Il y a environ 80 ans, il n’y a avait rien de tout ce qui précède pour aider les candidats au CEPE, le seul examen connu des enfants, et dont le parchemin faisait de son détenteur un sachant définitif. Ni stylo ni stylo-bille. Il n’y avait que plume et porte-plume. Et le sentiment diffus que le Ciel ne pouvait pas rester indifférent à un événement aussi considérable, aussi déterminant. Voilà pourquoi, le CEPE approchant, des enfants-de-chœur étaient souvent approchés par leurs petits camarades candidats pour glisser derrière ou sous l’autel la plume de la lutte finale. Après neuf jours d’immersion dans « le Milieu Divin », la plume retourne à son propriétaire. Et ne voilà-t-il pas qu’une subtile transfiguration l’a rendue apte à garantir à l’enfant le précieux diplôme du très important Certificat d’Etude Primaire et Elémentaire !
Selon le camp idéologique auquel on fait allégeance, on jugera, avec un sourire condescendant, le courage généreux des enfants-de-chœur rendant, pour la beauté du geste, un bien drôle de service, et l’on jugera avec dédain et mépris l’occultisme vénal du chaman. Mais dans ces deux camps, on lâchera le mot de superstition pour stigmatiser et les enfants-de-chœur profanateurs et le chaman vaticinateur. Cependant que, dans tous les camps confondus, on se gardera bien de parler trop vite de superstition pour stigmatiser prière et bénédiction spéciales du célébrant sur les plumes dardées vers le plafond.

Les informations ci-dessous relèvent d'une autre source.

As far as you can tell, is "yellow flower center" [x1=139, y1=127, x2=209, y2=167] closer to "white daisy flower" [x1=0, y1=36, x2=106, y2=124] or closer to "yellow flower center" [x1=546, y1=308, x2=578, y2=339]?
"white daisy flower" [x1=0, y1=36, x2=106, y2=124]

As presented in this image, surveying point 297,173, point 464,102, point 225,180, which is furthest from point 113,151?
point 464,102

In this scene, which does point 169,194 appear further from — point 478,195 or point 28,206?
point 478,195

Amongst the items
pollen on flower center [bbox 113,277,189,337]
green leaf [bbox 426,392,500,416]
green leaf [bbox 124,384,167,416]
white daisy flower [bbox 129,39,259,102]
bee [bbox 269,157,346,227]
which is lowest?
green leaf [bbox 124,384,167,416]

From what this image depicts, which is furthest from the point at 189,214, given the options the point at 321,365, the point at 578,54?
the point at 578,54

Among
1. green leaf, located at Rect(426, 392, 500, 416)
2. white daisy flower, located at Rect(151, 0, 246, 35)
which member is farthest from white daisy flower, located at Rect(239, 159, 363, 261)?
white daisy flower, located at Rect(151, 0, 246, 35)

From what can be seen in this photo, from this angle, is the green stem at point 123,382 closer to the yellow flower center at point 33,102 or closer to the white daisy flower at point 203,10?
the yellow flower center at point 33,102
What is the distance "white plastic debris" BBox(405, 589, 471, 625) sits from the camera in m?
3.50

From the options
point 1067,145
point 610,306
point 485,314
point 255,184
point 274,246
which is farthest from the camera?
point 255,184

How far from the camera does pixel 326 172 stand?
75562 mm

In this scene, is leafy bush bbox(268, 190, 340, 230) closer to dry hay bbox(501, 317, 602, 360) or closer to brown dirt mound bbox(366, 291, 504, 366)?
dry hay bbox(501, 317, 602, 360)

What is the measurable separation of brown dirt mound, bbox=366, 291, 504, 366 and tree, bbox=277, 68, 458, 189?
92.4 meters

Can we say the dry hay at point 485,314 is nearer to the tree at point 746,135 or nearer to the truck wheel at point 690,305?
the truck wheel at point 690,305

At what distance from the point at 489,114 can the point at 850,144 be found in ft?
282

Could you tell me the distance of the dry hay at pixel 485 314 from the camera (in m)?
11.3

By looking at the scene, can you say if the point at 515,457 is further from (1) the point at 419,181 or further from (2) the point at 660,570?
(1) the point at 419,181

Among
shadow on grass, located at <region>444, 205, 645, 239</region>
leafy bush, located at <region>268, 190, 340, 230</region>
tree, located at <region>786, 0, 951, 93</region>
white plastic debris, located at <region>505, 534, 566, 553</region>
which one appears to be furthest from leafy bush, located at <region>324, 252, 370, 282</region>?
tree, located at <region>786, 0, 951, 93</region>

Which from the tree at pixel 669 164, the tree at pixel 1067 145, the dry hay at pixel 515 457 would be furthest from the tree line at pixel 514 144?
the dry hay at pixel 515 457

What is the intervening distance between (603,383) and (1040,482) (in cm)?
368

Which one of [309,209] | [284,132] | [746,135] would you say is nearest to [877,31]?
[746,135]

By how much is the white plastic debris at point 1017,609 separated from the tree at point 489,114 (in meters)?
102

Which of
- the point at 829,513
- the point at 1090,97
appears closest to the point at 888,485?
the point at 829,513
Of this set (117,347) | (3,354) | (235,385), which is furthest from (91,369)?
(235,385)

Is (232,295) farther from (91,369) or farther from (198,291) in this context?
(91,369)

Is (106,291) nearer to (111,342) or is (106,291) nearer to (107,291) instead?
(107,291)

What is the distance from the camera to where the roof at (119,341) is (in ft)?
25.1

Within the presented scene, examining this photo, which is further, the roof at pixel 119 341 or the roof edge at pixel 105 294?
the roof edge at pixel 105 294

Et pourtant, dans les trois cas, l’homme quête la victoire, alors même que dans aucun des cas, la relation de cause à effet n’est établie. Pas plus qu’elle ne l’était quand le cardinal Spellman bénissait les GI’s pour qu’ils aient la victoire sur le communisme, quand le Pape François, sur la Place Saint-Pierre, implorait le Ciel pour que l’humanité ait la victoire sur le Covid-19, quand Israël s’emportait contre Dieu : « Tu nous as rejetés et bafoués, tu ne sors plus avec nos armées, tu nous fais reculer devant l’oppresseur » (Ps 44/10-11).
C’est que l’homme porte en soi le désir inamissible de convoquer et de mettre au service du réel les puissances irréelles, dont il est convaincu de l’existence. La superstition est une nécessaire excroissance de toute religion à laquelle elle peut se substituer dans l’imaginaire du croyant. Il faudrait à ce dernier l’implacable rigueur intellectuelle de Voltaire pour parler en termes de « La superstition, cette infâme ». Il sied donc de juger aimable et recevable toute superstition qui, dans sa naïveté et son irrationalité, vise quelque aspect du beau et du bien, à travers un succès projeté et rendu possible par un travail certain et assidu.